*** Opening Data supplied ***

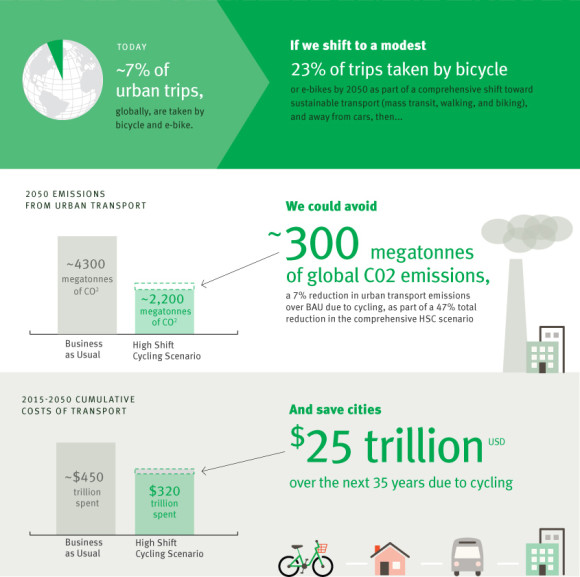 TODAY

~7% of urban trips, globally, are taken by bicycle and e-bike.

If we shift to a modest

23% of trips taken by bicycle

or e-bikes by 2050 as part of a comprehensive shift toward sustainable transport (mass transit, walking, and biking), and away from cars, then...

2050 EMISSIONS FROM URBAN TRANSPORT

~4300 megatonnes of $CO^2$

~2,200 megatonnes of $CO^2$

Business as Usual

High Shift Cycling Scenario

We could avoid

~300 megatonnes of global C02 emissions,

a 7% reduction in urban transport emissions over BAU due to cycling, as part of a 47% total reduction in the comprehensive HSC scenario

2015-2050 CUMULATIVE COSTS OF TRANSPORT

~$450 trillion spent

$320 trillion spent

Business as Usual

High Shift Cycling Scenario

And save cities

$25 trillion USD

over the next 35 years due to cycling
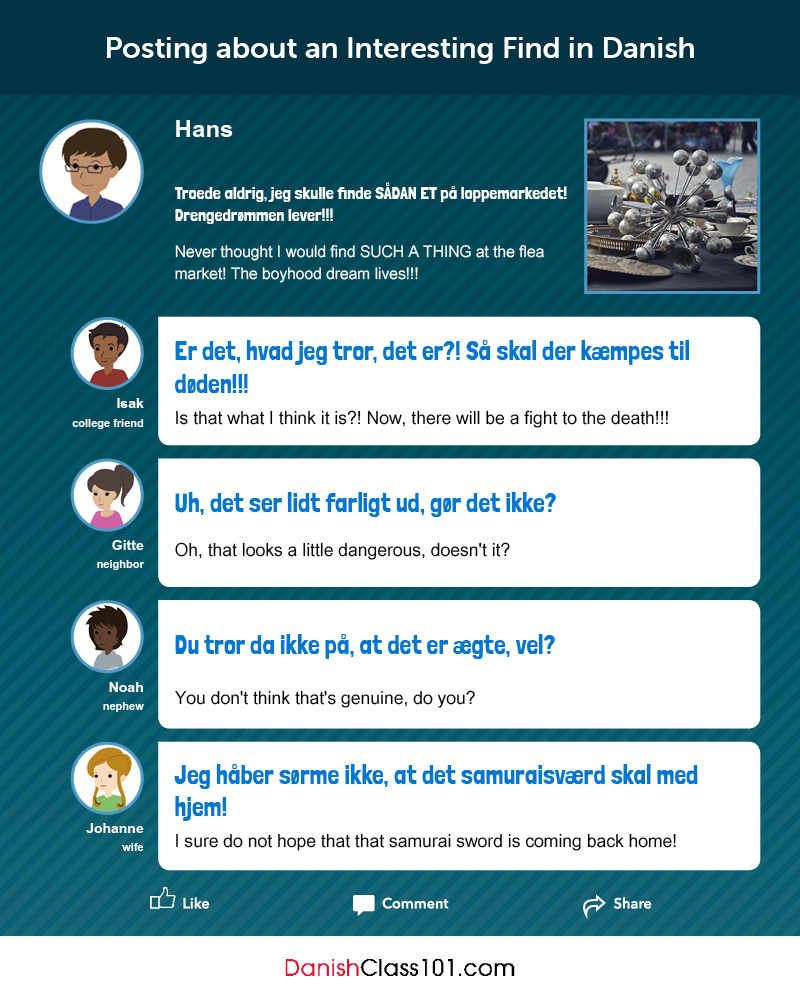 Posting about an Interesting Find in Danish

Hans

Troede aldrig, jeg skulle finde SÅDAN ET på loppemarkedet! Drengedrømmen lever!!!

Never thought I would find SUCH A THING at the flea market! The boyhood dream lives!!!

Isak
college friend

Er det, hvad jeg tror, det er?! Så skal der kæmpes til døden!!!

Is that what I think it is?! Now, there will be a fight to the death!!!

Gitte
neighbor

Uh, det ser lidt farligt ud, gør det ikke?

Oh, that looks a little dangerous, doesn't it?

Noah
nephew

Du tror da ikke på, at det er ægte, vel?

You don't think that's genuine, do you?

Johanne
wife

Jeg håber sørme ikke, at det samuraisværd skal med hjem!

I sure do not hope that that samurai sword is coming back home!

Like
Comment
Share

DanishClass101.com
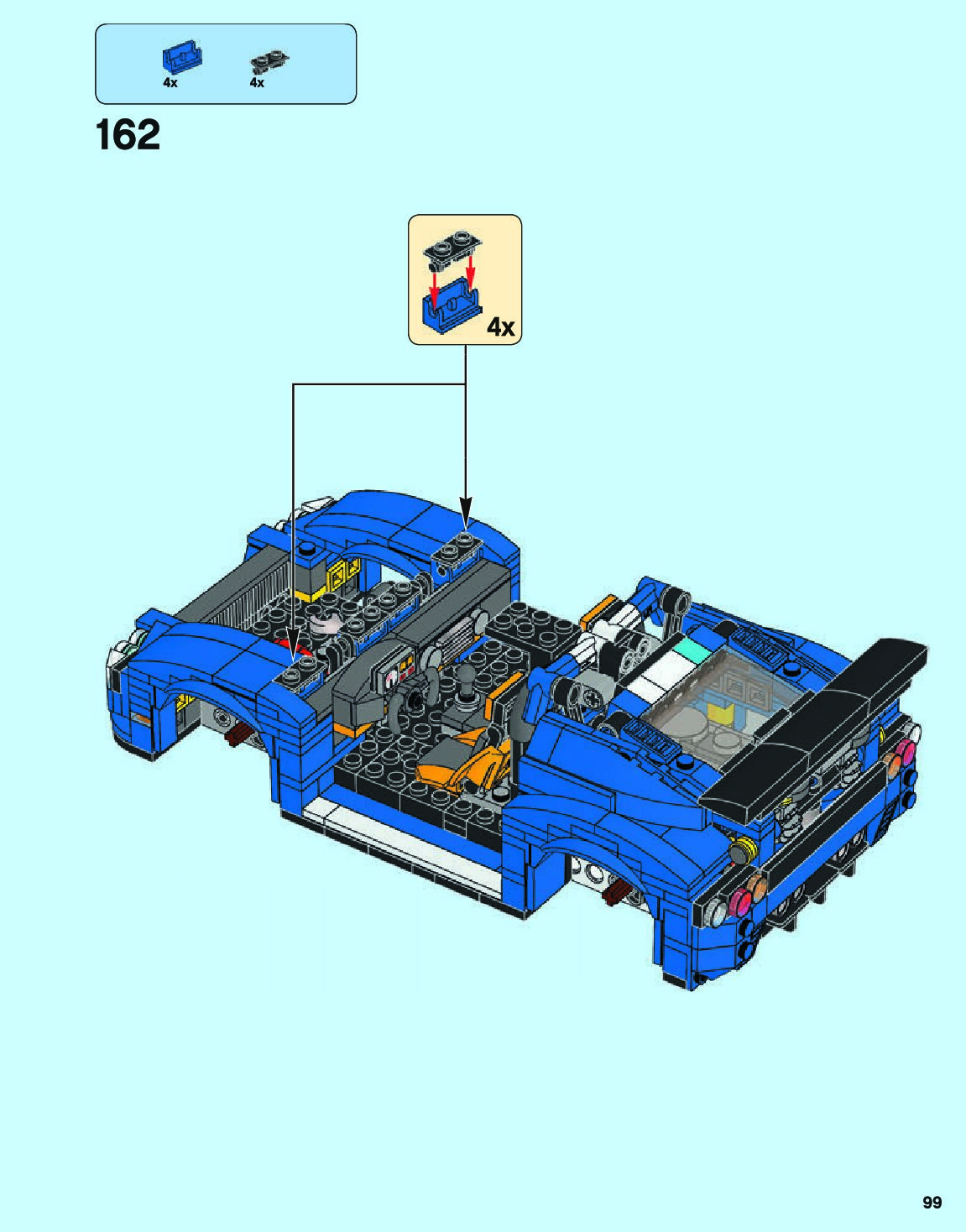 4x
4x

162

4x

99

*** Closing Data supplied ***

§ **Aim of the exercise**
The output should consist of every entry above, printed exactly, with the images removed.

§ **Response to this exercise**
 TODAY

~7% of urban trips, globally, are taken by bicycle and e-bike.

If we shift to a modest

23% of trips taken by bicycle

or e-bikes by 2050 as part of a comprehensive shift toward sustainable transport (mass transit, walking, and biking), and away from cars, then...

2050 EMISSIONS FROM URBAN TRANSPORT

~4300 megatonnes of $CO^2$

~2,200 megatonnes of $CO^2$

Business as Usual

High Shift Cycling Scenario

We could avoid

~300 megatonnes of global C02 emissions,

a 7% reduction in urban transport emissions over BAU due to cycling, as part of a 47% total reduction in the comprehensive HSC scenario

2015-2050 CUMULATIVE COSTS OF TRANSPORT

~$450 trillion spent

$320 trillion spent

Business as Usual

High Shift Cycling Scenario

And save cities

$25 trillion USD

over the next 35 years due to cycling
 Posting about an Interesting Find in Danish

Hans

Troede aldrig, jeg skulle finde SÅDAN ET på loppemarkedet! Drengedrømmen lever!!!

Never thought I would find SUCH A THING at the flea market! The boyhood dream lives!!!

Isak
college friend

Er det, hvad jeg tror, det er?! Så skal der kæmpes til døden!!!

Is that what I think it is?! Now, there will be a fight to the death!!!

Gitte
neighbor

Uh, det ser lidt farligt ud, gør det ikke?

Oh, that looks a little dangerous, doesn't it?

Noah
nephew

Du tror da ikke på, at det er ægte, vel?

You don't think that's genuine, do you?

Johanne
wife

Jeg håber sørme ikke, at det samuraisværd skal med hjem!

I sure do not hope that that samurai sword is coming back home!

Like
Comment
Share

DanishClass101.com
 4x
4x

162

4x

99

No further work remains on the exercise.